The Age of Documentation

This is probably the most adorable advert Apple has ever commissioned. The warmth and EQ is very christmasy, the message is subtle and the technology and features (did you notice the slo mo?) have been sprinkled ever so lightly. It is the perfect concoction of subliminal messaging and good storytelling and is bound to meet Apple’s expectations on the returns.

The advert aptly captures (and attempts to vindicate) our obsession with documenting our lives. Today’s technology has aided, and exacerbated, this nature. Before Instagram, Facebook and Twitter existed, people drew self-portraits, kept diaries, wrote letters and documented life as it happened, but the technology available was never simple and accessible enough to overshadow life itself. You didn’t kiss such that you could take a selfie at the same time, you just kissed (and someone else took a picture and made it the world’s most famous kiss).

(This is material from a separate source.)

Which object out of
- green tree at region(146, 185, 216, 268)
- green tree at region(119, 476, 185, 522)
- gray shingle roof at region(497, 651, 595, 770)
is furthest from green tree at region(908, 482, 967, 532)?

Granted that photographs and videos are amazing ways to recall our most beautiful experiences, but somewhere between the Mona Lisa and hashtag we began replacing experiences with tokens of memory. We are so busy capturing the moment (and making it look beautiful) that we hardly enjoy it. Every experience reduced to a dead digital copy, like a thin slice of our life mounted on a microscope slide, labelled, sorted and stored. And let’s not even talk about how we make it even worse by sharing these “experiences” to the world in an attempt to gain approval and feel good about ourselves.